----- Passage -----

Black and White All Over–foundation-pieced triangles

21 09 2018

I have written about this piece while it was in progress in two prior posts, and it was finally finished in time to be shown at my guild’s exhibit, EBHQ’s Voices in Cloth, 2018.

During the process of making this quilt, I tried numerous times to include color of any kind, and did not succeed.  Frankly, the result is super-pleasing, to me at least.  Seems not to have impressed many others.  But then we do what we do because we are following our own compass, not to please others.

Black and White All Over, 2017


Black and White All Over, detail

I started this in Ashland, Oregon, while on vacation at a great house, attending many plays at the Oregon Shakespeare Festival.  I wanted a portable project, requiring limited baggage, so I took only my Featherweight and black and white fabrics, just to get a new quilt started.

I made my own foundations on freezer paper using an unthreaded needle on my machine.  I do not include a seam allowance on my foundations.  I learned to love foundation-piecing a billion years ago in a class taught by Jane Hall and Dixie Haywood at Houston.  I’m so grateful to them for sharing their expertise.

Freezer paper foundations

Progress started out slow, until I got into a good rhythm.

Day One

And then it got easy.

Day five


I even found a beautiful bowl for the fabric trimmings, which became its own fabric sculpture after a while.


And here is what most people commented on about this quilt, since this fabric was used often:


Still love it.


7 10 2016

I have finished 133 of these puppies, and I think that may be enough. They look kinda cool on the floor, so I am really jazzed about how they might look on my design wall.


And here is the fun one:










I will have to make a pile of half-triangles for the sides of the quilt and a few more blocks to see how I can get color into this piece.

Here is a sample, just because I happened to have this black-with-red fabric nearby. Don’t know if this will be enough color to compete with all this black and white.




And, now that I have finished all of these blocks, I am amazed to realize that I never once considered using the same fabric for all three sides of each of these triangles.  Oh, well . . .

Would have looked like this:



Maybe that is how the color can be used.  Hmmmmmm . . . .

And here’s another one of the CQP kits, just for fun:



A new project-finally

23 09 2016

Having finished a lot of previous projects, I am finally starting a new one, one I have been thinking about for a while.

I cut a ton of 2″ strips from black and white fabrics I had collected, probable cutting way too much, nothing new for me.  And next I  cut another ton of center triangles.  Loving the triangle shape these days.

Then I made about 140 of these triangle patterns using freezer paper.  These are the foundations on which the strips are sewn.


And here is the result of my sewing so far, not even halfway finished, but lots of fun along the way.  I’m still thinking about getting some color into all this neutral, but that will happen when I get all the blocks on the design wall.  Maybe some magic will happen.



And here below are all the scraps from trimming the extras off the edges of the foundations. I started throwing them into this nice bowl, and all of a sudden they were an arty project all on their own.  Gonna keep doing this and see how full it gets.




Purple Geese

29 07 2016

I just finished five quilts in time to get them photographed, quite a flurry of activity.

It was fun finally to finish this Flying Geese quilt, and I say “finally” even though I have no idea when I even started it.

----- Entries -----

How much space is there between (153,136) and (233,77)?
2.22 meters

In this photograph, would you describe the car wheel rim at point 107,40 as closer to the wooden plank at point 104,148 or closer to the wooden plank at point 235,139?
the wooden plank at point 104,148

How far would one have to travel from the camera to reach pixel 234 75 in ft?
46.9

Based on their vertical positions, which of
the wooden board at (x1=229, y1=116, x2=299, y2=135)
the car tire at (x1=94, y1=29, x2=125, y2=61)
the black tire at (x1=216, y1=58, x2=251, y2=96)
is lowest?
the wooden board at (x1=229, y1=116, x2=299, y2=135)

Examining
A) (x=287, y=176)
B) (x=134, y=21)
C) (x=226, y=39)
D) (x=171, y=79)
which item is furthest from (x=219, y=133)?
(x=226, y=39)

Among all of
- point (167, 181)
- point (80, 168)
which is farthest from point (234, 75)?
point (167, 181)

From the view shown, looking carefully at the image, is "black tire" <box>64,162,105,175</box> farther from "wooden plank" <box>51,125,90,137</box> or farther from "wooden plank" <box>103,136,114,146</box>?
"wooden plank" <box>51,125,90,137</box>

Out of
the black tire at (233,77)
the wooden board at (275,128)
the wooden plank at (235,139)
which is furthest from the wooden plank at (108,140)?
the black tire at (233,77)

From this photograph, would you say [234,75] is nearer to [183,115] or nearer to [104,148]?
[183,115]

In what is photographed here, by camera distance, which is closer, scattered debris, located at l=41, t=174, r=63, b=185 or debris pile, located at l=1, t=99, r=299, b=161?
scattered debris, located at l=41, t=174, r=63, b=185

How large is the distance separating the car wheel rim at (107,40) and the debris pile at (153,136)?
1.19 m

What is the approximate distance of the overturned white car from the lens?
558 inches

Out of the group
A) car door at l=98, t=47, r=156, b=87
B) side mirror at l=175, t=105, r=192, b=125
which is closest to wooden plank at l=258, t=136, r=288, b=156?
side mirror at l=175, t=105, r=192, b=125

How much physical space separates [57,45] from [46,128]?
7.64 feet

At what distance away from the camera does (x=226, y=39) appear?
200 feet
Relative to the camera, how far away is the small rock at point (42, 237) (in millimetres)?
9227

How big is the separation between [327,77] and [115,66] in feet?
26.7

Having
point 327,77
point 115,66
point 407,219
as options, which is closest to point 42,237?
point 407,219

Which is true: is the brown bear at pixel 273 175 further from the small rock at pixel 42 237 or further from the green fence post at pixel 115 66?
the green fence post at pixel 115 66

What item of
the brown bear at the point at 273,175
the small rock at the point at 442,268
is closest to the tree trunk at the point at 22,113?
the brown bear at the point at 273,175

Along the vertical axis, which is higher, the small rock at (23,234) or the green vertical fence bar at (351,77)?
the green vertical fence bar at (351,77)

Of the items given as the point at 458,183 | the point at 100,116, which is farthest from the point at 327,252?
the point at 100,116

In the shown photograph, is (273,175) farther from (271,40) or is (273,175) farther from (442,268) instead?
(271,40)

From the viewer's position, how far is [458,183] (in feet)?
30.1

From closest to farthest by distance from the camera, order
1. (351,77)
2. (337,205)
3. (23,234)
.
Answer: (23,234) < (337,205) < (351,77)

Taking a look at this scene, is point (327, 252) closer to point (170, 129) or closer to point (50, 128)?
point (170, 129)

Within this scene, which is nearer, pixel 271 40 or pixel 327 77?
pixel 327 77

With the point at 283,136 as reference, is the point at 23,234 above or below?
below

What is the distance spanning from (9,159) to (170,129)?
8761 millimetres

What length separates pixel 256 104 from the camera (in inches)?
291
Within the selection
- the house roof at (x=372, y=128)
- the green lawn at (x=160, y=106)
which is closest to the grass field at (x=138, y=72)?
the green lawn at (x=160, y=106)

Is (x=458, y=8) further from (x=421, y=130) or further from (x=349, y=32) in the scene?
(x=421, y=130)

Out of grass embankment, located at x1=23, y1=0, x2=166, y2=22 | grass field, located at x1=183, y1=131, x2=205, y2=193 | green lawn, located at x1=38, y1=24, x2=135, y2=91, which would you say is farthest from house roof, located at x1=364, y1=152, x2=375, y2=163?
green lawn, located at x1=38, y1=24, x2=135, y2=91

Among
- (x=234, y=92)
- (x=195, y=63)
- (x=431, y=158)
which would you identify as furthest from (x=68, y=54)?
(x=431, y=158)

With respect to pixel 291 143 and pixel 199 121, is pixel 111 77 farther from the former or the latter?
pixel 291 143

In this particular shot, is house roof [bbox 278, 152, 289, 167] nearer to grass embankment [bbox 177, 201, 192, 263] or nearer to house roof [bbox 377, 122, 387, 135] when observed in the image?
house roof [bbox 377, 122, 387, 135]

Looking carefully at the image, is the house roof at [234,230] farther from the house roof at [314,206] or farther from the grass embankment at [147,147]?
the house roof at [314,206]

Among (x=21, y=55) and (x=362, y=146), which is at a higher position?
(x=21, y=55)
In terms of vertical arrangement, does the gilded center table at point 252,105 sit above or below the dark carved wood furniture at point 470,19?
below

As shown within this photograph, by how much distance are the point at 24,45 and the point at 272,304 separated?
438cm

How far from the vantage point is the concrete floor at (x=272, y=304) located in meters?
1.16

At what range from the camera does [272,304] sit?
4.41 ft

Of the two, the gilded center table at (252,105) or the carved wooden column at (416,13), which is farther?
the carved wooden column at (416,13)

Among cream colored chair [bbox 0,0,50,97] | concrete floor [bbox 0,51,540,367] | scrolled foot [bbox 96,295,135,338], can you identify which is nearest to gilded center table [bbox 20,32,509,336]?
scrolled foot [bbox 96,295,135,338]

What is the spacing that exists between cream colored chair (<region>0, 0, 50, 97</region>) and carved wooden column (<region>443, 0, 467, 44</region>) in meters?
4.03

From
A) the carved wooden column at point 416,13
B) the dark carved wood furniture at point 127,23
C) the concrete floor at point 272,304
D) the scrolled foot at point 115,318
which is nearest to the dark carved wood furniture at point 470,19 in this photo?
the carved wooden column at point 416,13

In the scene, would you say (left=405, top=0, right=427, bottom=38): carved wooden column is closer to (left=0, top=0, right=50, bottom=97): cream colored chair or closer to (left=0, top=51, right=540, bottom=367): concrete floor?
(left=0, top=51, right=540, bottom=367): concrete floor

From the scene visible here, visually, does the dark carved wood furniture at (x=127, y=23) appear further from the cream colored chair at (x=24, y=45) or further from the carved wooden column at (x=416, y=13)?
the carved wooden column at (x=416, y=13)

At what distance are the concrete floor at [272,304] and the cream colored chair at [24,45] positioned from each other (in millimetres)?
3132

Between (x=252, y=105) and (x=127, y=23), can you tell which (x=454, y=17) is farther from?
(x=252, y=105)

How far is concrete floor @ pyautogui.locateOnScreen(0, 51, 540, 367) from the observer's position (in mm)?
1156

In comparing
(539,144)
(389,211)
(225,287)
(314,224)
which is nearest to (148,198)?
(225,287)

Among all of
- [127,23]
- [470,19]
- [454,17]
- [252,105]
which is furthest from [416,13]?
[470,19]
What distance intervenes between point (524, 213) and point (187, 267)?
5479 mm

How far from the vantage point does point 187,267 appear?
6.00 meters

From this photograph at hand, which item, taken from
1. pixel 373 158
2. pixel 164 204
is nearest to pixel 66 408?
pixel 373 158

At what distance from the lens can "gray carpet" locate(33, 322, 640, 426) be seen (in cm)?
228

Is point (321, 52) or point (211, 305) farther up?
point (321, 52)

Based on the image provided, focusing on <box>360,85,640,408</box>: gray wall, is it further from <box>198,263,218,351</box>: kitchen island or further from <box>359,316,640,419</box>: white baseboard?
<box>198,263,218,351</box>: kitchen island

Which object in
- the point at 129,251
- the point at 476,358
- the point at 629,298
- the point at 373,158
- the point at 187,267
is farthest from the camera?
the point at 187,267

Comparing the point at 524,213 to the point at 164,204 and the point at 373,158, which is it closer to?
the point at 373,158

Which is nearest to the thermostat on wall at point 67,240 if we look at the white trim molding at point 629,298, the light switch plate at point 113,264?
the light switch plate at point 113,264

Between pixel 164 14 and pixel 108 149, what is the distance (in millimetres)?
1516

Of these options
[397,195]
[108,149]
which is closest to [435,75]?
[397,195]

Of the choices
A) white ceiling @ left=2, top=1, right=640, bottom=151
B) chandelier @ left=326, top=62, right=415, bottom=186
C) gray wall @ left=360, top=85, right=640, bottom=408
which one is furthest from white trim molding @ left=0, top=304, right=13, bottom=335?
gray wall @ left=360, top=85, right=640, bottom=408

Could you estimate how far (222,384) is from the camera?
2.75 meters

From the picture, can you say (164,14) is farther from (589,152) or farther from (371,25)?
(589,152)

-----

• Exercises
(1) Reproduce the part of the quilting blog that opens with the words "And here is what" and closes with "my design wall.", substituting "blocks" for "puppies".
(2) Proceed with the quilting blog, writing on from its final sentence.

• Answers for the tasks
(1)
And here is what most people commented on about this quilt, since this fabric was used often:


Still love it.


7 10 2016

I have finished 133 of these blocks, and I think that may be enough. They look kinda cool on the floor, so I am really jazzed about how they might look on my design wall.

(2)
When a class project more than 15 years ago did not turn out as I would have liked, I used all the fabrics I had gathered for the class and all the left over cut pieces and started sewing these geese on freezer paper, three geese to a block.  I worked on these randomly, and then there was a huge pile of them, which became this quilt top.

After that,  the top sat unquilted for the longest time.  The 2016 New Year’s resolutions to finish my projects really worked in this case, and here is the quilt that grew from that abandoned project.

artwork by Susan Dague

Purple Geese, 2016

59″ x 63″   

The quilting is very simple.  I wanted the plaids to do all the heavy lifting.  I think they do a great job.



Purple Geese Detail

And I gratefully acknowledge Gerry Roy and Roberta Horton for helping to nurture a love of plaids early on in my quilting life.  These fun fabrics are a a joy to work with, and I try to include them in everything I do.

If I had known I would love this one as much as I do, I’d like to think I might have finished it sooner.  Oh, well . . .


there’s one more, finished in 2009.  It’s probably the remains of the class project that did not please me and did not warrant finishing as a full-sized quilt.  Done. (Must have had strong New Year’s resolutions in 2009, too).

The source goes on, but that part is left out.